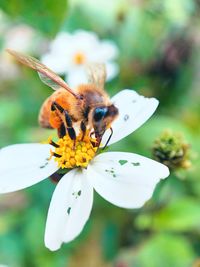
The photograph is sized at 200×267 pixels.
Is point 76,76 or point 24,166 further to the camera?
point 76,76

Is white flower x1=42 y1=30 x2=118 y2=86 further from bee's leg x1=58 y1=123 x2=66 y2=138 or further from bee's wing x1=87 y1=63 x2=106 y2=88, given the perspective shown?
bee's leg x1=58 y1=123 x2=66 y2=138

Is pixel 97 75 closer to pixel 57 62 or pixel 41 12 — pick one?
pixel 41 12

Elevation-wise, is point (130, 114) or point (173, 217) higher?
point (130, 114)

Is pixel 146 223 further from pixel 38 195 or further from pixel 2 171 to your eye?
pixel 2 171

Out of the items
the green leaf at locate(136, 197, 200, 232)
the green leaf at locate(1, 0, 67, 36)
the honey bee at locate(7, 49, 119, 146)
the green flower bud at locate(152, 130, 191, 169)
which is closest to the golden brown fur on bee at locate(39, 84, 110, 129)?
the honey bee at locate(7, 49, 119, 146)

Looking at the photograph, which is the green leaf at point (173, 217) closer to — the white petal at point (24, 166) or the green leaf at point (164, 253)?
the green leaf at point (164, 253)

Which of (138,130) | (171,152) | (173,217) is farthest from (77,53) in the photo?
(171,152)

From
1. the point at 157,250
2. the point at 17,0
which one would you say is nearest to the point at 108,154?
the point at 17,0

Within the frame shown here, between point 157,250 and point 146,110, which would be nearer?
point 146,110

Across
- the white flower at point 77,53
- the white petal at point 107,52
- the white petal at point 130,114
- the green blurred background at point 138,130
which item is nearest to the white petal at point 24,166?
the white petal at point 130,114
....
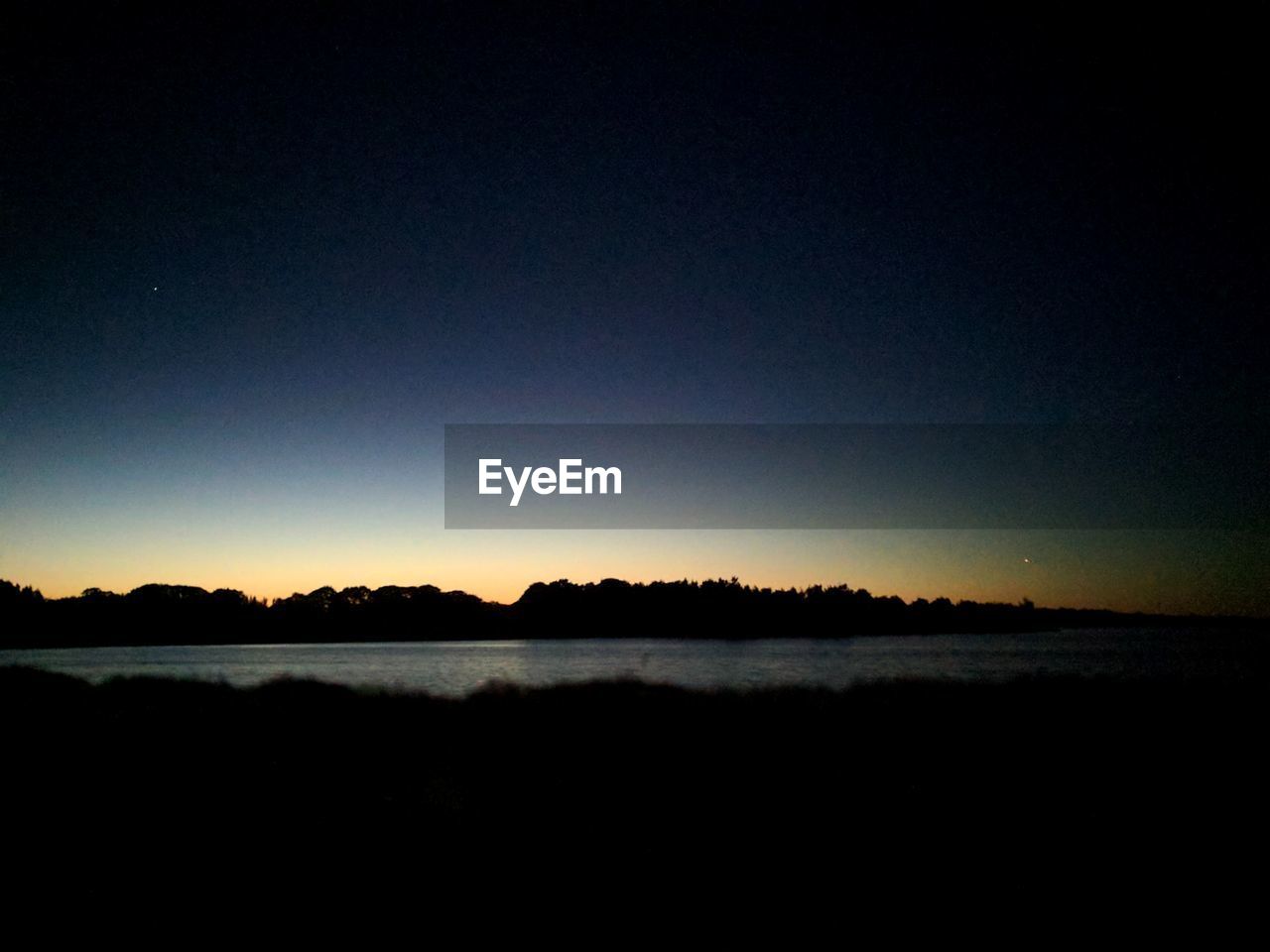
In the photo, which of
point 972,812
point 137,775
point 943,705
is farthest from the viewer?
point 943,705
....
| Work to be completed |
List each line of the rows that contains the word "nearest".

| Solution to this exercise |
which one would you say is nearest to the point at 108,154?
which item is nearest to the white petal at point 24,166?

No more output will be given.